## TASK OBJECTIVE
The entries are to be repeated verbatim, with nothing left out.

== SUPPLIED INFORMATION ==

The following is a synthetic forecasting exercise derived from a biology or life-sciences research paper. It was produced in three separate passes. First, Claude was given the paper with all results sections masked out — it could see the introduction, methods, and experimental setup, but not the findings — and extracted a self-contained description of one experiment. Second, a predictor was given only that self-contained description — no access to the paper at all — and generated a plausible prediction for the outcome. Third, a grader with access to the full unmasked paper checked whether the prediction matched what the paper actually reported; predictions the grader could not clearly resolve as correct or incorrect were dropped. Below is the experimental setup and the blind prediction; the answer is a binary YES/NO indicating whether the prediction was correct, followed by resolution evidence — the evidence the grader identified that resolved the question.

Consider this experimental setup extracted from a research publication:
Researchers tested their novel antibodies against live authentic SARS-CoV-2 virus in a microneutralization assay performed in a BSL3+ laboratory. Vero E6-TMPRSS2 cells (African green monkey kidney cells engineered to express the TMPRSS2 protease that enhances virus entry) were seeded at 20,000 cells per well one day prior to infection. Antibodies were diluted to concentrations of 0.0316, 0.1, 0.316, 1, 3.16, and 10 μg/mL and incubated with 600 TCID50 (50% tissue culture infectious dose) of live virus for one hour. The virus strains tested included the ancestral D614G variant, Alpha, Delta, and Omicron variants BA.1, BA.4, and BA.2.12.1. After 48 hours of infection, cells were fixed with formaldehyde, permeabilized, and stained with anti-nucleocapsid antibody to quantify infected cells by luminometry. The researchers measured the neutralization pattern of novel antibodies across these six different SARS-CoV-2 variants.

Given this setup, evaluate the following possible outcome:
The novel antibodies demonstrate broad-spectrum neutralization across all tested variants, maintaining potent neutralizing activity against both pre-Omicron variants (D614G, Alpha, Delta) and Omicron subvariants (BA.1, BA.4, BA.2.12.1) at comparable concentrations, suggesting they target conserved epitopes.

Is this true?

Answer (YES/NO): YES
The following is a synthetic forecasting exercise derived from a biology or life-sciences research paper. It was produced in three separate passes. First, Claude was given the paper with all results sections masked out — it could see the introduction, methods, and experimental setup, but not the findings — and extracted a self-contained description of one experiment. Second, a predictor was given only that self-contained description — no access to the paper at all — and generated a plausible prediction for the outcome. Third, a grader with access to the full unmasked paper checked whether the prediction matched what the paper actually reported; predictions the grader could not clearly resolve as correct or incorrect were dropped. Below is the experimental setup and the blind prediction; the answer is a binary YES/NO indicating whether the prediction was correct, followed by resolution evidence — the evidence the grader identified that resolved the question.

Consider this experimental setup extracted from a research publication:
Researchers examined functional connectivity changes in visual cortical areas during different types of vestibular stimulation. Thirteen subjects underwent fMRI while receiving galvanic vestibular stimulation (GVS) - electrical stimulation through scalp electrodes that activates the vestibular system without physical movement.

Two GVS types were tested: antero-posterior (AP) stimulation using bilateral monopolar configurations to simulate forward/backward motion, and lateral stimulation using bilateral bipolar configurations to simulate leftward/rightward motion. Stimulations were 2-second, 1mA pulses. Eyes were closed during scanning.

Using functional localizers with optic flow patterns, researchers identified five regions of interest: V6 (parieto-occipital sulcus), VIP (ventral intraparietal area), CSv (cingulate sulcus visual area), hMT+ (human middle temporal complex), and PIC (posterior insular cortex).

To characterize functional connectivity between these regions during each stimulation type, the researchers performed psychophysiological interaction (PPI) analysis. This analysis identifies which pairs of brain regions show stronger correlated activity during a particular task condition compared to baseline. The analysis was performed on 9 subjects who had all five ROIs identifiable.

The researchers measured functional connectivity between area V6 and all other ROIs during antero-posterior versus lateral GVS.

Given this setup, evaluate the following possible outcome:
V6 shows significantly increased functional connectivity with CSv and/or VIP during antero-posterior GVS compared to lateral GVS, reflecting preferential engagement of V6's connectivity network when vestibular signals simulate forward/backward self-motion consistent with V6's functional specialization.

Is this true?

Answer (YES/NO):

===

## ANSWER SECTION
The following is a synthetic forecasting exercise derived from a biology or life-sciences research paper. It was produced in three separate passes. First, Claude was given the paper with all results sections masked out — it could see the introduction, methods, and experimental setup, but not the findings — and extracted a self-contained description of one experiment. Second, a predictor was given only that self-contained description — no access to the paper at all — and generated a plausible prediction for the outcome. Third, a grader with access to the full unmasked paper checked whether the prediction matched what the paper actually reported; predictions the grader could not clearly resolve as correct or incorrect were dropped. Below is the experimental setup and the blind prediction; the answer is a binary YES/NO indicating whether the prediction was correct, followed by resolution evidence — the evidence the grader identified that resolved the question.

Consider this experimental setup extracted from a research publication:
Researchers tested their novel antibodies against live authentic SARS-CoV-2 virus in a microneutralization assay performed in a BSL3+ laboratory. Vero E6-TMPRSS2 cells (African green monkey kidney cells engineered to express the TMPRSS2 protease that enhances virus entry) were seeded at 20,000 cells per well one day prior to infection. Antibodies were diluted to concentrations of 0.0316, 0.1, 0.316, 1, 3.16, and 10 μg/mL and incubated with 600 TCID50 (50% tissue culture infectious dose) of live virus for one hour. The virus strains tested included the ancestral D614G variant, Alpha, Delta, and Omicron variants BA.1, BA.4, and BA.2.12.1. After 48 hours of infection, cells were fixed with formaldehyde, permeabilized, and stained with anti-nucleocapsid antibody to quantify infected cells by luminometry. The researchers measured the neutralization pattern of novel antibodies across these six different SARS-CoV-2 variants.

Given this setup, evaluate the following possible outcome:
The novel antibodies demonstrate broad-spectrum neutralization across all tested variants, maintaining potent neutralizing activity against both pre-Omicron variants (D614G, Alpha, Delta) and Omicron subvariants (BA.1, BA.4, BA.2.12.1) at comparable concentrations, suggesting they target conserved epitopes.

Is this true?

Answer (YES/NO): YES
The following is a synthetic forecasting exercise derived from a biology or life-sciences research paper. It was produced in three separate passes. First, Claude was given the paper with all results sections masked out — it could see the introduction, methods, and experimental setup, but not the findings — and extracted a self-contained description of one experiment. Second, a predictor was given only that self-contained description — no access to the paper at all — and generated a plausible prediction for the outcome. Third, a grader with access to the full unmasked paper checked whether the prediction matched what the paper actually reported; predictions the grader could not clearly resolve as correct or incorrect were dropped. Below is the experimental setup and the blind prediction; the answer is a binary YES/NO indicating whether the prediction was correct, followed by resolution evidence — the evidence the grader identified that resolved the question.

Consider this experimental setup extracted from a research publication:
Researchers examined functional connectivity changes in visual cortical areas during different types of vestibular stimulation. Thirteen subjects underwent fMRI while receiving galvanic vestibular stimulation (GVS) - electrical stimulation through scalp electrodes that activates the vestibular system without physical movement.

Two GVS types were tested: antero-posterior (AP) stimulation using bilateral monopolar configurations to simulate forward/backward motion, and lateral stimulation using bilateral bipolar configurations to simulate leftward/rightward motion. Stimulations were 2-second, 1mA pulses. Eyes were closed during scanning.

Using functional localizers with optic flow patterns, researchers identified five regions of interest: V6 (parieto-occipital sulcus), VIP (ventral intraparietal area), CSv (cingulate sulcus visual area), hMT+ (human middle temporal complex), and PIC (posterior insular cortex).

To characterize functional connectivity between these regions during each stimulation type, the researchers performed psychophysiological interaction (PPI) analysis. This analysis identifies which pairs of brain regions show stronger correlated activity during a particular task condition compared to baseline. The analysis was performed on 9 subjects who had all five ROIs identifiable.

The researchers measured functional connectivity between area V6 and all other ROIs during antero-posterior versus lateral GVS.

Given this setup, evaluate the following possible outcome:
V6 shows significantly increased functional connectivity with CSv and/or VIP during antero-posterior GVS compared to lateral GVS, reflecting preferential engagement of V6's connectivity network when vestibular signals simulate forward/backward self-motion consistent with V6's functional specialization.

Is this true?

Answer (YES/NO):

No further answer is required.